__To do__
Lower down are entries containing pictures. Copy exactly, without those pictures, the lines from the line with "ADERMA A-D BIOLOGY" through the line with "[upl. by Eznyl363]".

Available data START

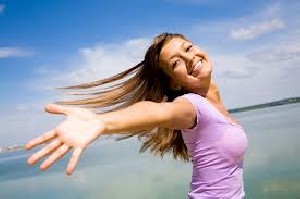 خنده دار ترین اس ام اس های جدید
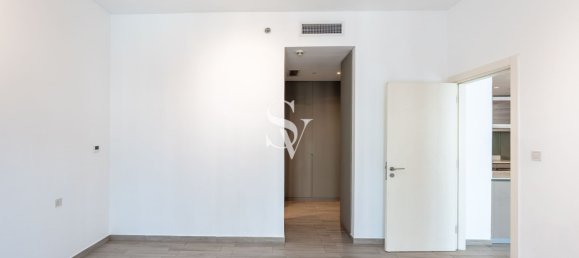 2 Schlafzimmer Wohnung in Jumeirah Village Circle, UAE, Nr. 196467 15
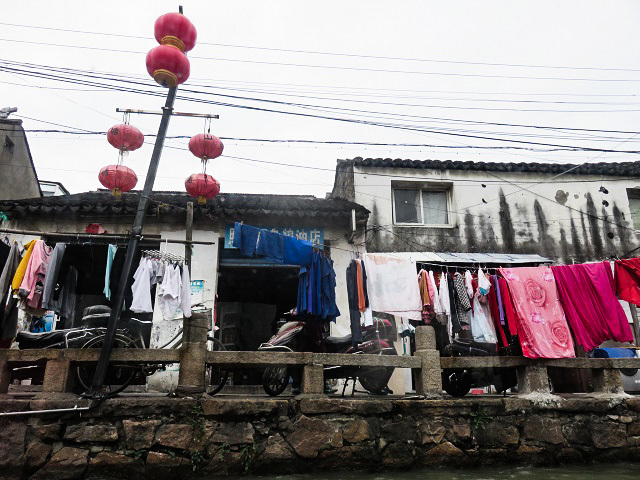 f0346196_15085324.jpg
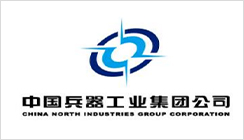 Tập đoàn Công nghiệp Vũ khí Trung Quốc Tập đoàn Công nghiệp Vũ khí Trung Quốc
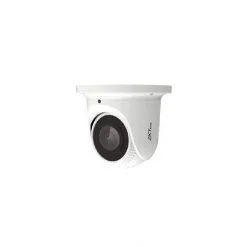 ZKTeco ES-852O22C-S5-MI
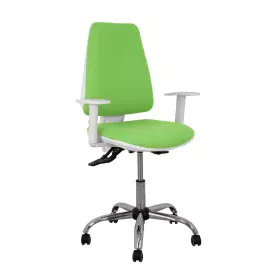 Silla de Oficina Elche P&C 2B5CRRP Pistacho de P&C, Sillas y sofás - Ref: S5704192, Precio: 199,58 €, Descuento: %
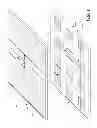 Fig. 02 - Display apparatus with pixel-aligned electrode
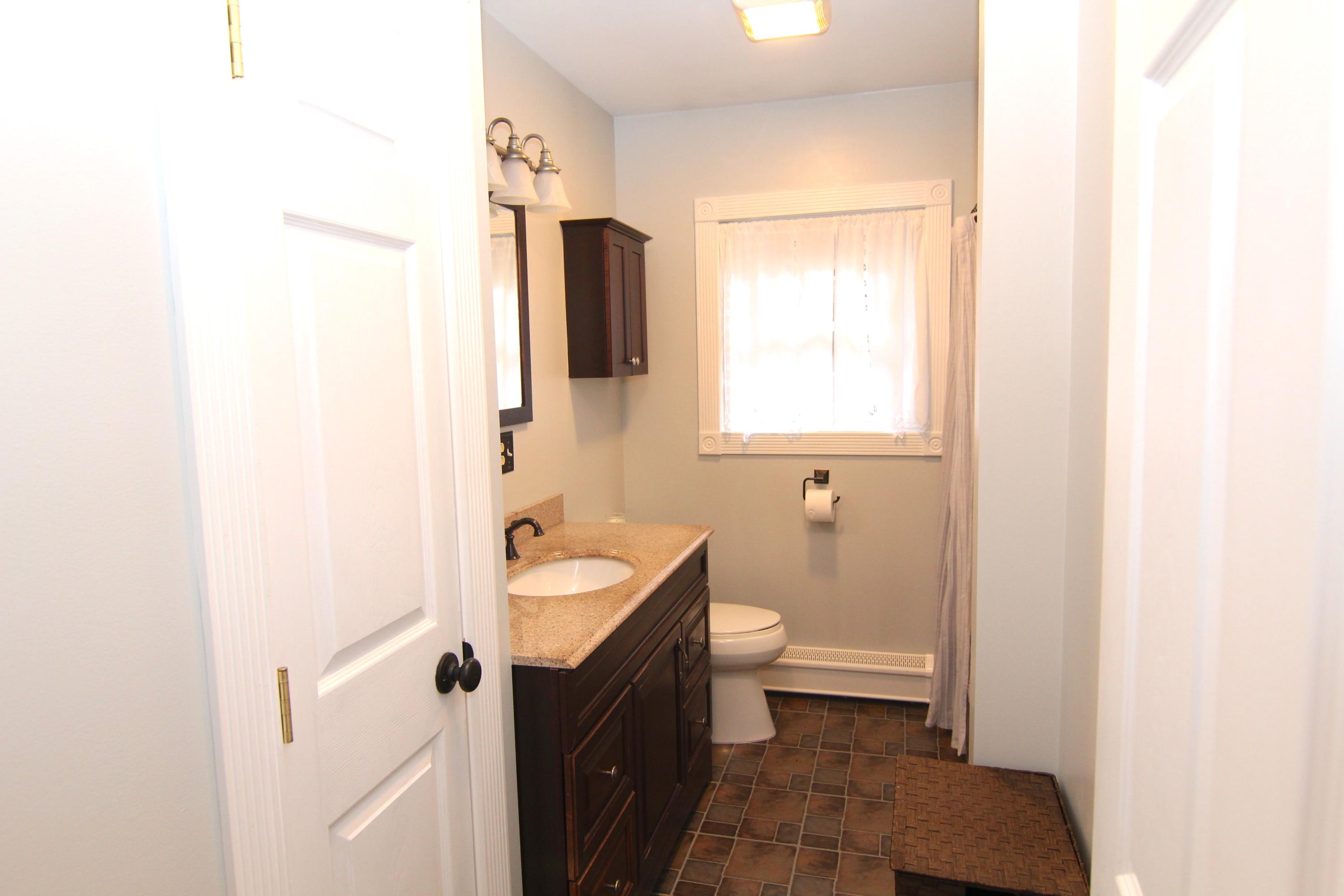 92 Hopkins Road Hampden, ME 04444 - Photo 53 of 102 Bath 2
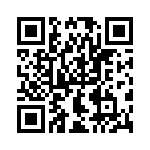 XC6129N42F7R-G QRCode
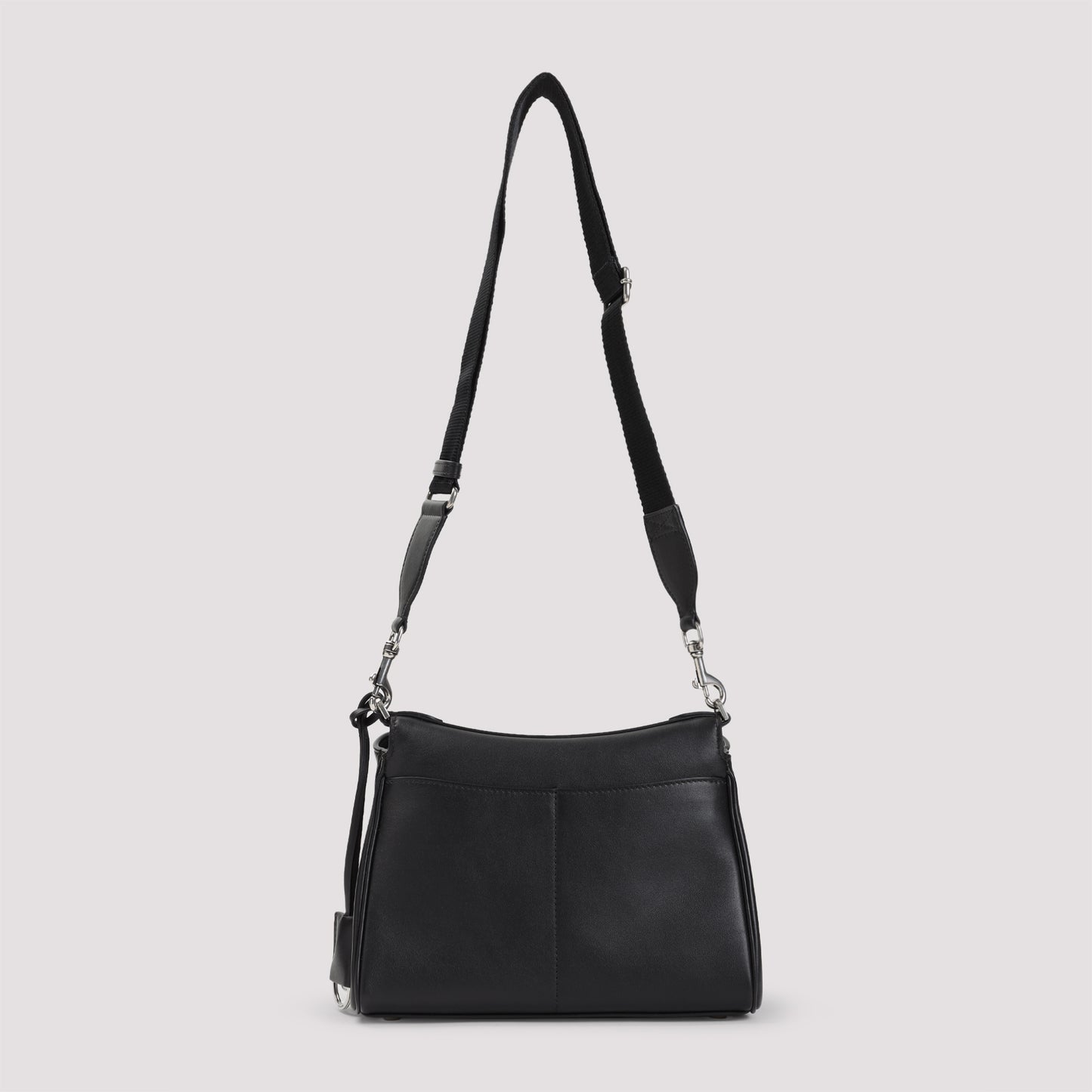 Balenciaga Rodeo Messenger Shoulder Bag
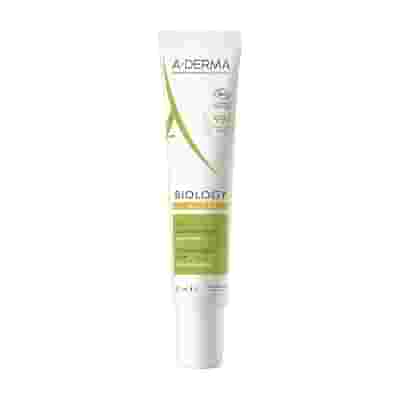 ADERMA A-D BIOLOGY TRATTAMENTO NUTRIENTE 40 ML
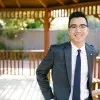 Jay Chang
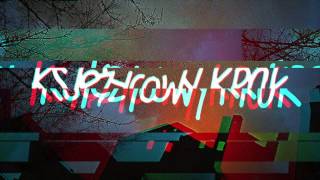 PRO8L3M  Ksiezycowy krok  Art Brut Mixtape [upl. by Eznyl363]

Available data END
Available data START

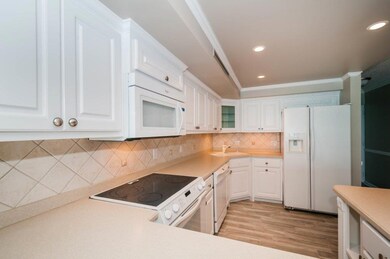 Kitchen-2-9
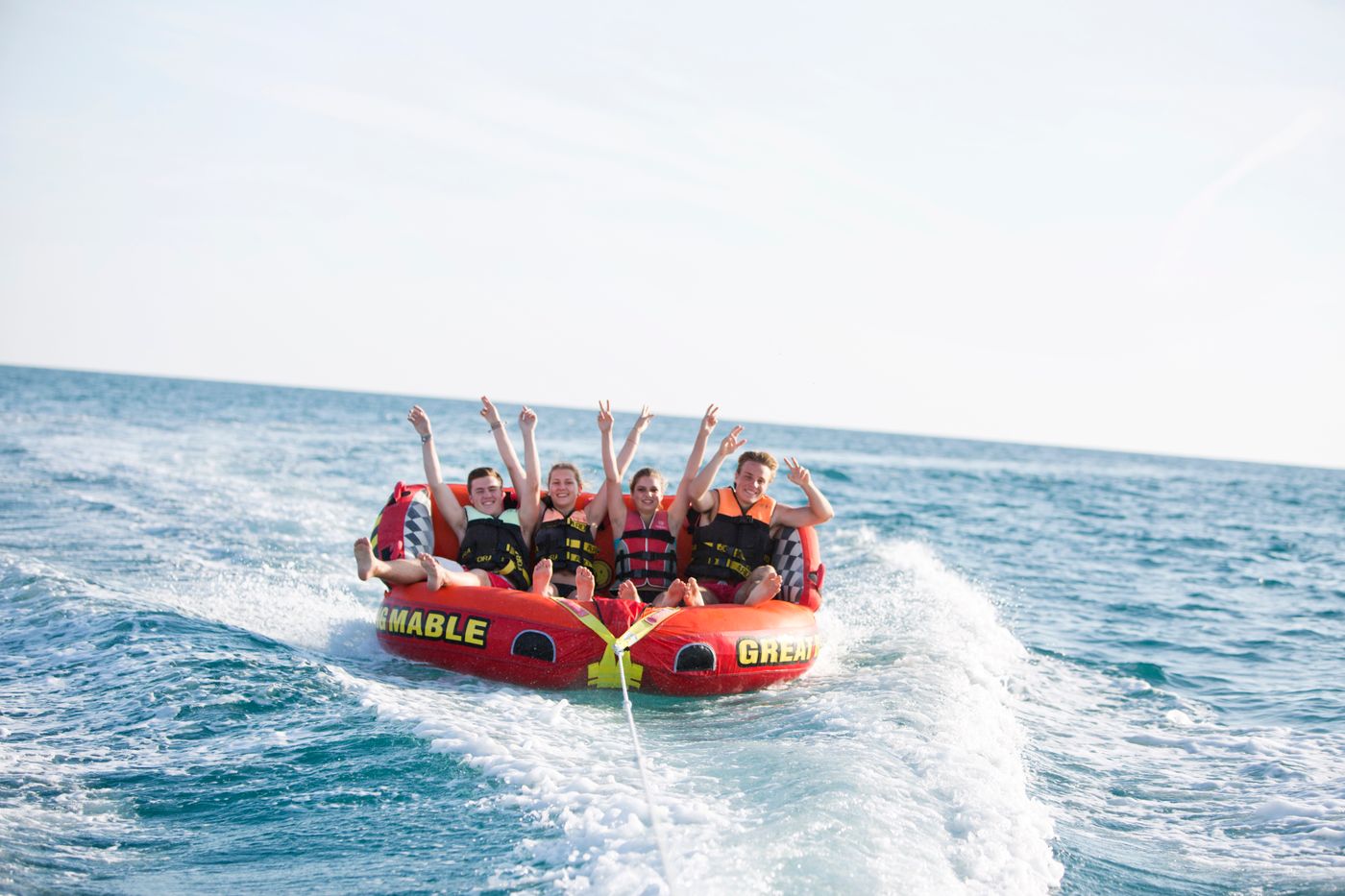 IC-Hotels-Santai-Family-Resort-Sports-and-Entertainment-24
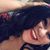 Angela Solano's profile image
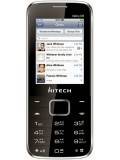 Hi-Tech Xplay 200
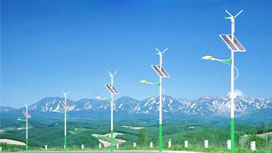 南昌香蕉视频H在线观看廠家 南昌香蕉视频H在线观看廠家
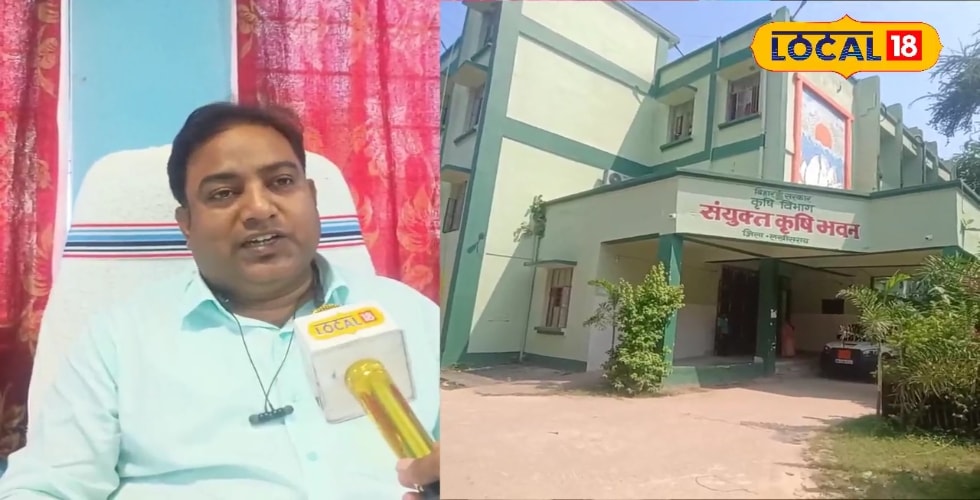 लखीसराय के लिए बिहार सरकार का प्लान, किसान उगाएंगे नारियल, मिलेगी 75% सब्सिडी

Available data END
Available data START

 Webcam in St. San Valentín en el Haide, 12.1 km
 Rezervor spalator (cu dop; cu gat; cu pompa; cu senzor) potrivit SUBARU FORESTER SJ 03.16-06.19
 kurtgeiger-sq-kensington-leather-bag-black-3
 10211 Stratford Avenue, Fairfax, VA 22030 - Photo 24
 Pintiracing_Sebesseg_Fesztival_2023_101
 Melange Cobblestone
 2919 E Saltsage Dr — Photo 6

Available data END

__Your response__
 ADERMA A-D BIOLOGY TRATTAMENTO NUTRIENTE 40 ML
 Jay Chang
 PRO8L3M  Ksiezycowy krok  Art Brut Mixtape [upl. by Eznyl363]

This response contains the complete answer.